RNase A hydrolysiert effizient RNA-Verunreinigungen in DNA-Präparaten, indem sie die Phosphodiesterbindung zwischen der 3′-Phosphatgruppe eines Pyrimidin-Nukleotids (C und U) und der 5′-Ribose des benachbarten Nukleotids 1, 2, 3 spaltet. Das dabei entstehende 2′-,3′-zyklische Phosphodiester-Zwischenprodukt wird dann weiter zu einer 3′-Monophosphatgruppe hydrolysiert. Rinderpankreas-RNase A ist ein sehr stabiles Protein aus 124 Aminosäuren mit der höchsten gemessenen Aktivität gegenüber einzelsträngiger RNA und einer zweifach schnelleren Spaltungsrate an Cytidinresten im Vergleich zu Uridylresten.

Was ist die Säure/Base-Katalysereaktion von RNase A?

RNase A nutzt ebenfalls die Säure/Base-Katalyse, um ihre Substrate chemisch zu verändern. Saure oder basische Reste des Enzyms übertragen Protonen auf oder von dem Reaktanten, um die entstehenden Ladungen im Übergangszustand zu stabilisieren. Durch die Übertragung von Protonen entstehen in der Regel bessere Abgangsgruppen, wodurch die Reaktion energetisch günstiger wird.

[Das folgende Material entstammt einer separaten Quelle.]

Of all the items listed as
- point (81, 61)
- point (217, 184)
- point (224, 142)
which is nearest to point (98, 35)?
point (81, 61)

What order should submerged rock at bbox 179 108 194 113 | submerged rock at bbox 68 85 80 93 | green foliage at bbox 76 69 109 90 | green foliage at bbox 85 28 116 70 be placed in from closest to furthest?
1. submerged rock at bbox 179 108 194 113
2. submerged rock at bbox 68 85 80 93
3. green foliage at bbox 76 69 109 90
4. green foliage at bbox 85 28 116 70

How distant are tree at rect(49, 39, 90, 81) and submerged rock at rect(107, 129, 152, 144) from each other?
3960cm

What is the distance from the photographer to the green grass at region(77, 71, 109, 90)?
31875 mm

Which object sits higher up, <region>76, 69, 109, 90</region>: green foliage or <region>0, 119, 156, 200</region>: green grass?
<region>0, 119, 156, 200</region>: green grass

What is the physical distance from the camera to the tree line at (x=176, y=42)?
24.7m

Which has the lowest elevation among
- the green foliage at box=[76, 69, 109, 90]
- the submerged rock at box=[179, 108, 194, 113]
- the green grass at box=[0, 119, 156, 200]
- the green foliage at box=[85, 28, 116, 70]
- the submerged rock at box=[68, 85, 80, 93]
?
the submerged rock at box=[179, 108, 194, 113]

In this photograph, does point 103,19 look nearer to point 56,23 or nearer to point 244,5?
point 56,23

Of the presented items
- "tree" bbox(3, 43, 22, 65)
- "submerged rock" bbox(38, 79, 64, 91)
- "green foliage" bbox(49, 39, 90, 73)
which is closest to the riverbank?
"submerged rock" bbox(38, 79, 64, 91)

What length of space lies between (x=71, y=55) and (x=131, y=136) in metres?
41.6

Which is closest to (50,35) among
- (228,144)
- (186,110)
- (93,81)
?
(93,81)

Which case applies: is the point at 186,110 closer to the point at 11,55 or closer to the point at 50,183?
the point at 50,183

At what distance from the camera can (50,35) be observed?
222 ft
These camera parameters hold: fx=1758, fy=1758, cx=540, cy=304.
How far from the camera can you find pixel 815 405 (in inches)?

Histidin ist ein sehr häufiger Aminosäurerest, der an der Katalyse beteiligt ist, da Histidin einen pKa-Wert nahe der Neutralität hat (pKa=6); daher kann Histidin bei physiologischem pH-Wert sowohl Protonen aufnehmen als auch abgeben.

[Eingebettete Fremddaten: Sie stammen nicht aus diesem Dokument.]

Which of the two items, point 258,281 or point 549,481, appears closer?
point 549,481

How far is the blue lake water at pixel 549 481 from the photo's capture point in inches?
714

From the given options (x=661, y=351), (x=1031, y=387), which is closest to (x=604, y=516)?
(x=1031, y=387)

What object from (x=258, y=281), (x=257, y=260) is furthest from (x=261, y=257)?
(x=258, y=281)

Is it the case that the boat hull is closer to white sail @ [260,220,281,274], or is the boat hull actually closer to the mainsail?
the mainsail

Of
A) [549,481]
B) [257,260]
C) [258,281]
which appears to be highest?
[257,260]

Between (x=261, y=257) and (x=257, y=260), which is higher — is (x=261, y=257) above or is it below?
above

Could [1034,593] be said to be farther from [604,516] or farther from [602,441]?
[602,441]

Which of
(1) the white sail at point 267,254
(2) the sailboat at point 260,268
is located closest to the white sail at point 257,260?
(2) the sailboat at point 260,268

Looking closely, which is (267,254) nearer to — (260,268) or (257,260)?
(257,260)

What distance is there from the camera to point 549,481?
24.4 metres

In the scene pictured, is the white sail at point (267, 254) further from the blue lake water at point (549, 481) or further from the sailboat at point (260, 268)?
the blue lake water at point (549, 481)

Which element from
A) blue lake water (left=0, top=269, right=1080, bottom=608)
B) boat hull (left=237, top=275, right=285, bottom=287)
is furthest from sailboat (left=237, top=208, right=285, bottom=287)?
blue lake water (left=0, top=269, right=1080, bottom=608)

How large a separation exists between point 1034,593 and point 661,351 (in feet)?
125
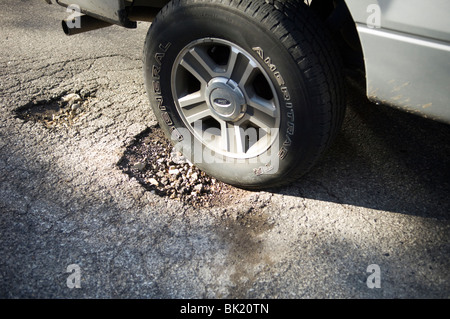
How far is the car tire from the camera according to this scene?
1.96 meters

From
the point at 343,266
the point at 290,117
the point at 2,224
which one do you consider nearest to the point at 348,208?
the point at 343,266

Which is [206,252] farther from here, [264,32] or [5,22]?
[5,22]

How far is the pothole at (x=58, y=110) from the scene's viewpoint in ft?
9.46

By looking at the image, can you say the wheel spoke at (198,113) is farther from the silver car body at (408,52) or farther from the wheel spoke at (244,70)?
the silver car body at (408,52)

Wie stabil ist Ribonuclease A?

Ribonuclease A ist erstaunlich stabil. Bei einem Verfahren zur Reinigung von Ribonuklease A aus Rinderbauchspeicheldrüsen beispielsweise werden Extrakte mit Schwefelsäure behandelt und dann fast bis zum Siedepunkt erhitzt, und Ribonuklease A ist das einzige, das überlebt. Das ist nicht verwunderlich, da sie von der Bauchspeicheldrüse abgesondert wird und ihre Aufgabe in der unwirtlichen Umgebung des Verdauungstrakts erfüllen muss. Die Stabilität der Ribonuklease A ist zu einem großen Teil auf vier Disulfidbrücken zurückzuführen, die verschiedene Teile der Kette zusammenkleben.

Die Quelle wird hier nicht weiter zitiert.